THE PROBLEM> Write out the entire biography of Gerardo Reichel-Dolmatoff word for word, leaving nothing out.

+++ TEXT SHOWN +++

- Burial place of Reichel-Dolmatoff
- Born: 6 March 1912 Salzburg, Austria-Hungary
- Died: 17 May 1994 (aged 82) Bogotá, Colombia
- Known for: Archaeology, anthropology
- Spouse: Alicia Dussán Maldonado ​ ​(m. 1943)​
- Children: 4
- Scientific career
- Fields: Archaeology & anthropology of indigenous peoples of Colombia

= Gerardo Reichel-Dolmatoff =

Austrian anthropologist (1912–1994)

Gerardo Reichel-Dolmatoff (6 March 1912 – 17 May 1994) was an Austrian anthropologist and archaeologist. He is known for his fieldwork among many different Amerindian cultures such as in the Amazonian tropical rainforests (e.g. Desana Tucano), and also among dozens of other indigenous groups in Colombia in the Caribbean Coast (such as the Kogi of the Sierra Nevada de Santa Marta), as well as others living in the Pacific Coast, Llanos Orientales, and in the Andean and inter-Andean regions (Muisca) as well as in other areas of Colombia, and he also did research on campesino societies. For nearly six decades he advanced ethnographic and anthropological studies, as well as archeological research, and as a scholar was a prolific writer and public figure renowned as a staunch defender of indigenous peoples. Reichel-Dolmatoff has worked with other archaeologists and anthropologists such as Marianne Cardale de Schrimpff, Ana María Groot, Gonzalo Correal Urrego and others. He died 17 May 1994 in Colombia.

+++ INFORMATION PROVIDED +++

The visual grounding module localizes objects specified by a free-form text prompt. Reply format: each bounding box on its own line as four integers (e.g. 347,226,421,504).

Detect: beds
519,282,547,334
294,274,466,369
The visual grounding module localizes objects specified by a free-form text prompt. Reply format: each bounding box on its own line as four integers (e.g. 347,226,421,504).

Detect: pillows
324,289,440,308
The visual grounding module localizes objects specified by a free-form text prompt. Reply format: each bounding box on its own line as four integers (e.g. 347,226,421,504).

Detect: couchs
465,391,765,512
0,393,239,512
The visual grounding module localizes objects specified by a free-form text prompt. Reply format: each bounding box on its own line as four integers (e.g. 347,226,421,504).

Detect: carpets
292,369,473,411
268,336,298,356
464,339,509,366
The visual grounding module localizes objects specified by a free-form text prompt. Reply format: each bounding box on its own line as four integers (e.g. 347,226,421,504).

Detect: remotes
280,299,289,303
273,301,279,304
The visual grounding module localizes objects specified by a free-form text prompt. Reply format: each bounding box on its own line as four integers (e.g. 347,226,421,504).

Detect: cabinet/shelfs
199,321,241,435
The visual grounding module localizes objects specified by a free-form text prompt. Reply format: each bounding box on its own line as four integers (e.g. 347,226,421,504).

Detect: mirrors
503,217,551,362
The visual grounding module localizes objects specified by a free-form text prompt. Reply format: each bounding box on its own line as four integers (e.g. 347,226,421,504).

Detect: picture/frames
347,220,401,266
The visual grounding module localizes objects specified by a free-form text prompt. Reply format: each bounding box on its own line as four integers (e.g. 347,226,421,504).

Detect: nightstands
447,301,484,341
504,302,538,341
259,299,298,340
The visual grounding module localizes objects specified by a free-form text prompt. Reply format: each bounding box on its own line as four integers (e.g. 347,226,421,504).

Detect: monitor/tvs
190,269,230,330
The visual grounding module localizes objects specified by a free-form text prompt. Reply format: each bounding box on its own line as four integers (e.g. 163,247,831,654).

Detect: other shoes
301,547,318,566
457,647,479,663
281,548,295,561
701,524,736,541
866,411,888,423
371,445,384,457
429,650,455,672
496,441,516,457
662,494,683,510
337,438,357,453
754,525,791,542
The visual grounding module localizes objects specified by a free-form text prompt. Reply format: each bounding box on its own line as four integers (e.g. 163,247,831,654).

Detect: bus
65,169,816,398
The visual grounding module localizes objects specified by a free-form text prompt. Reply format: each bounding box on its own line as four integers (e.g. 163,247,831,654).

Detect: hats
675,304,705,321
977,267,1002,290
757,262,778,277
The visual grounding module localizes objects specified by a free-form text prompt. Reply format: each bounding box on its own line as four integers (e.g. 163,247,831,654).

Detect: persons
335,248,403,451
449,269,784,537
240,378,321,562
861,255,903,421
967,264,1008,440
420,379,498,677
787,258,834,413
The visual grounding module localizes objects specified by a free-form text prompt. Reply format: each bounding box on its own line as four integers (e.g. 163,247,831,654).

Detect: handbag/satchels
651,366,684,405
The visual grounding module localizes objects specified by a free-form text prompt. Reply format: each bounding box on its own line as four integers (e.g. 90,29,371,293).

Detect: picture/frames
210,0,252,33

+++

EXERCISE RESPONSE>
- Burial place of Reichel-Dolmatoff
- Born: 6 March 1912 Salzburg, Austria-Hungary
- Died: 17 May 1994 (aged 82) Bogotá, Colombia
- Known for: Archaeology, anthropology
- Spouse: Alicia Dussán Maldonado ​ ​(m. 1943)​
- Children: 4
- Scientific career
- Fields: Archaeology & anthropology of indigenous peoples of Colombia

= Gerardo Reichel-Dolmatoff =

Austrian anthropologist (1912–1994)

Gerardo Reichel-Dolmatoff (6 March 1912 – 17 May 1994) was an Austrian anthropologist and archaeologist. He is known for his fieldwork among many different Amerindian cultures such as in the Amazonian tropical rainforests (e.g. Desana Tucano), and also among dozens of other indigenous groups in Colombia in the Caribbean Coast (such as the Kogi of the Sierra Nevada de Santa Marta), as well as others living in the Pacific Coast, Llanos Orientales, and in the Andean and inter-Andean regions (Muisca) as well as in other areas of Colombia, and he also did research on campesino societies. For nearly six decades he advanced ethnographic and anthropological studies, as well as archeological research, and as a scholar was a prolific writer and public figure renowned as a staunch defender of indigenous peoples. Reichel-Dolmatoff has worked with other archaeologists and anthropologists such as Marianne Cardale de Schrimpff, Ana María Groot, Gonzalo Correal Urrego and others. He died 17 May 1994 in Colombia.